A haver algum tipo de reparação, o seu destinatário teria de ser, não o País a ou b, criado por Portugal, de modo artificial, na medida em que nenhum País da lusofonia africana apresenta uma unidade cultural, social, linguística, histórica ou tradicional, no seu seio, são, isso sim, uma criação política de Portugal.

Por essa razão, se outras não houvesse, esta bastaria para retirar qualquer pingo de fundamento na exigência por parte dos países africanos de língua oficial portuguesa, em requerer reparações.

Para ser minimamente aceitável, uma reparação histórica, teria de se extinguir esses Países, enquanto estados organizados, e volver á condição tribal original.

Como pode o Presidente Angolano afirmar que o povo angolano (se é que isso existe) luta desde o século XVI pela sua independência (imagine-se), esquecendo-se olimpicamente que por erro da descolonização o território de Cabinda, que nunca foi de angola, foi anexado ao território angolano, indevidamente, mas como tem petróleo Angola não o larga por nada deste mundo. Para ser coerente o Presidente Angolano tem primeiro de fazer justiça a Cabinda … e já agora  devolver ao povo de cabinda TODO o Petróleo que de lá sacou, neste últimos 50 anos.

Sem grande alarde, nas notícias, lá se soube, que dois países formalizaram, já, pedido de reparação histórica, a saber – Brasil e São Tomé e Príncipe.

São Tomé e Príncipe são duas ilhas povoadas pelos seus descobridores, os portugueses, ou seja, não tinha lá ninguém, aquilo era um pasto de cagarras e gaivotas, quando ali aportaram os portugueses em 1470. O que são hoje devem-no, exclusivamente, a Portugal, então impõe-se  a pergunta – tirando os direitos violados das cagarras e das gaivotas, que reparações querem mesmo?

O Brasil, então é de morrer a rir. Vejamos. O génio de um Rei Português, D. João II, conduziu à assinatura do tratado de Tordesilhas, pelo qual, Portugal e Espanha, dividiram o mundo entre si.

Portugal, no continente americano, ficou com uma pequeníssima faixa de terra do litoral do Brasil que conhecemos, banhado pelo oceano atlântico. Mas a acção dos destemidos portugueses, conhecidos como bandeirantes, capturou grande parte da selva amazónica, integrando-a no Brasil moderno.
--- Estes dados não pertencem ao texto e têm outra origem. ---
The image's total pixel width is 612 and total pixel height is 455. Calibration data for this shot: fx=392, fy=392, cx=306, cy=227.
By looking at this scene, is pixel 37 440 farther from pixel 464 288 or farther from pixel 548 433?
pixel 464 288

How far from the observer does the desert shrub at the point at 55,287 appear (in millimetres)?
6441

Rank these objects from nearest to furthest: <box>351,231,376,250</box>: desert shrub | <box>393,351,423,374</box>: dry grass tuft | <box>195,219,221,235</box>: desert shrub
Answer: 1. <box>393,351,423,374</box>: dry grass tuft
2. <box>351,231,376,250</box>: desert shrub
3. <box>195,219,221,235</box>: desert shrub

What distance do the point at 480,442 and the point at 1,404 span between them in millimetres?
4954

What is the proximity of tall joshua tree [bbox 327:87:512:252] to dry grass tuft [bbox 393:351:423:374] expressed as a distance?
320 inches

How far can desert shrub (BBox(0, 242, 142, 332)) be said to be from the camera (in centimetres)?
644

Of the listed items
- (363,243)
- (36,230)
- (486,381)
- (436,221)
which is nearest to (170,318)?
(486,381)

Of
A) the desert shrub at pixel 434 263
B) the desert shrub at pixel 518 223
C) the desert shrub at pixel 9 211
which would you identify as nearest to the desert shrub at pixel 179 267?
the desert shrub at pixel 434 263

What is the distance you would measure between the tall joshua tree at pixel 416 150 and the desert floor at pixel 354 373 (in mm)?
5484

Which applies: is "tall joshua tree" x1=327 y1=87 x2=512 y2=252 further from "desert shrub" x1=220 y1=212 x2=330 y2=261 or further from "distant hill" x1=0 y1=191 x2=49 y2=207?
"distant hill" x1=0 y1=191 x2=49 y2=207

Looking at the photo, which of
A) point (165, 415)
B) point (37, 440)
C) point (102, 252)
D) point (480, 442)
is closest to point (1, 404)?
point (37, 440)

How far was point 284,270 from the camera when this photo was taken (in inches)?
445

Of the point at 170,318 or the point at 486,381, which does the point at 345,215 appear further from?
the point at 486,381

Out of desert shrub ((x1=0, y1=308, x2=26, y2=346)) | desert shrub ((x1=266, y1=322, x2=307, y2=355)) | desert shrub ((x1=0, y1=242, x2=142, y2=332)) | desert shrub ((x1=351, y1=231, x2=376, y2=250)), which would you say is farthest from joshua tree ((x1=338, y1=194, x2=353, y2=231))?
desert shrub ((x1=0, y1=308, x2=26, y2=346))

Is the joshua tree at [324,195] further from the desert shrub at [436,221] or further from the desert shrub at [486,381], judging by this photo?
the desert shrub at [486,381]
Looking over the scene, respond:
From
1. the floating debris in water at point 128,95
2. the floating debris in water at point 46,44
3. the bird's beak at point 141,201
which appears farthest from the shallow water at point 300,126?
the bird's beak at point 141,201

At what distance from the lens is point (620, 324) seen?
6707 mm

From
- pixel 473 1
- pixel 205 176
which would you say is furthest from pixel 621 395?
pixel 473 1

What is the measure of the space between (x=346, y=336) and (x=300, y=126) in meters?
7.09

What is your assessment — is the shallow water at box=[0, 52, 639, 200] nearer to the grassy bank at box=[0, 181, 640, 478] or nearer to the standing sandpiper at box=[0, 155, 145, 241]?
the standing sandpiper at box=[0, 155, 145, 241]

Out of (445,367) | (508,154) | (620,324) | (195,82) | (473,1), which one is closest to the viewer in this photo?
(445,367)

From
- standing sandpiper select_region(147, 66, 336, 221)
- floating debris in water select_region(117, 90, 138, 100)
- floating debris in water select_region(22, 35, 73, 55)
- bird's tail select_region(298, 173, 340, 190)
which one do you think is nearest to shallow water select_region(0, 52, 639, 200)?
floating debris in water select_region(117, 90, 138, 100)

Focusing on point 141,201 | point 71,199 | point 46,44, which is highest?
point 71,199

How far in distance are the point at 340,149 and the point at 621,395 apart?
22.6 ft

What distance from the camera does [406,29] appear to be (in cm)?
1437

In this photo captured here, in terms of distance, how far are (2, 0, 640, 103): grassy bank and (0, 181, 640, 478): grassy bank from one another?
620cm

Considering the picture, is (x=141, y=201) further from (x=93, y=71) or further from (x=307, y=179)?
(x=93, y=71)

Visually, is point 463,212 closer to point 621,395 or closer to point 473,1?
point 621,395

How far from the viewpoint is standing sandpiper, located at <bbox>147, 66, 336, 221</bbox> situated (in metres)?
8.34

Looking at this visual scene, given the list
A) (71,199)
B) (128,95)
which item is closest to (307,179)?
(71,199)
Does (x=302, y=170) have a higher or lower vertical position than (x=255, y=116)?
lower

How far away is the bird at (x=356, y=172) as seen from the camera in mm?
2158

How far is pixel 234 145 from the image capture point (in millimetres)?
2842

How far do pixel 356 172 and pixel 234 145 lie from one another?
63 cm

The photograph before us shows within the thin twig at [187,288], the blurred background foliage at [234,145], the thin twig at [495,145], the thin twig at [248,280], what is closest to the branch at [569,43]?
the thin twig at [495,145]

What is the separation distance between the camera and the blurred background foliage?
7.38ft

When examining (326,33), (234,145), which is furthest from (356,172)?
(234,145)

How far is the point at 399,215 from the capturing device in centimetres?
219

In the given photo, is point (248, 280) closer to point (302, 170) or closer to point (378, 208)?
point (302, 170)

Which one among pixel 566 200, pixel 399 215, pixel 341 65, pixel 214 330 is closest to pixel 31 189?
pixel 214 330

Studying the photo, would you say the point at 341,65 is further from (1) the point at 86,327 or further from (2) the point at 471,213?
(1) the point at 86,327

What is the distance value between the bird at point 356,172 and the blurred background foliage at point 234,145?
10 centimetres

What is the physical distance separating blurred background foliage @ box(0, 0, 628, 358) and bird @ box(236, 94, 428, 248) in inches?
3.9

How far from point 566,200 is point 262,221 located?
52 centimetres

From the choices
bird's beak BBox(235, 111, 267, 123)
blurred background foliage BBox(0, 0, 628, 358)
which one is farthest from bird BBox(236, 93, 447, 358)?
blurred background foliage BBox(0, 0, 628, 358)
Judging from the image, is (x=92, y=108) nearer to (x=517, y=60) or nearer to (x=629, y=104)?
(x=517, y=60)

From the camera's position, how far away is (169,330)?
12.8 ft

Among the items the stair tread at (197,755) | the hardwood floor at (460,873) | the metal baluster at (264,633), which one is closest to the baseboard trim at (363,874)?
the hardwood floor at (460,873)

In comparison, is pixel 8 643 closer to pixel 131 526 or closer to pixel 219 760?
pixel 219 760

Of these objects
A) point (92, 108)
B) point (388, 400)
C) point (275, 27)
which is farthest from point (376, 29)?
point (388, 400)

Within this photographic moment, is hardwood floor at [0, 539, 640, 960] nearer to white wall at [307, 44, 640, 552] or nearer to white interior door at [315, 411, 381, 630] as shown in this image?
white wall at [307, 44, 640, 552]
Então, e é este Brasil, que vem agora pedir reparações? De quê? então eles que reparem primeiro as tribos amazónicas e devolvam quase 90% do seu território, pertencente originariamente a essas tribos, ficando, assim, reduzidos á indigência territorial. Depois venham falar connosco. E nessa altura que se apresente a esse brasil piquenino, a factura que nos custou o resgate aos holandeses, para nos devolverem os territórios por eles ocupados, durante o período filipino. Sim essa parte da história está escondida, mas a verdade é que o tesouro do trono português se depauperou de tal forma que se temeu pela nossa independência.

Não fosse um Rei Português ter deslocado a corte para o Brasil, e certamente nunca chegaria a ser o País que é hoje. Então … que reparações querem mesmo?

Agora, existem cerca de 700 mil portugueses, apodados de retornados, que foram espoliados de todos os seus bens, resultante, não de confisco, mas do fruto do seu trabalho, tendo esse esbulho ficado lá, nas africas. Reparações? Vejam lá, não sei se o petróleo angolano, ou o gaz moçambicano, dá para pagar o património que os portugueses lá deixaram … querem mesmo fazer contas?

A guerra colonial deixou feridas abertas, e ainda nos lembramos como começou a guerra colonial, com o massacre de colonos portugueses, homens, mulheres e crianças, esventradas sem, piedade, e quem a apoiou, e o que se seguiu foi o corolário natural do ciclo de violência que uma guerra fomenta, e esta estapafúrdia ideia do Presidente português veio, escarafunchar na ferida aberta, ressuscitando fantasmas, e para quê? com que objectivo?

Sabemos, a propaganda assim o ensina, que um escanda-lo obnubila-se, com outro, ainda maior … é o caso. Só pode, Claro.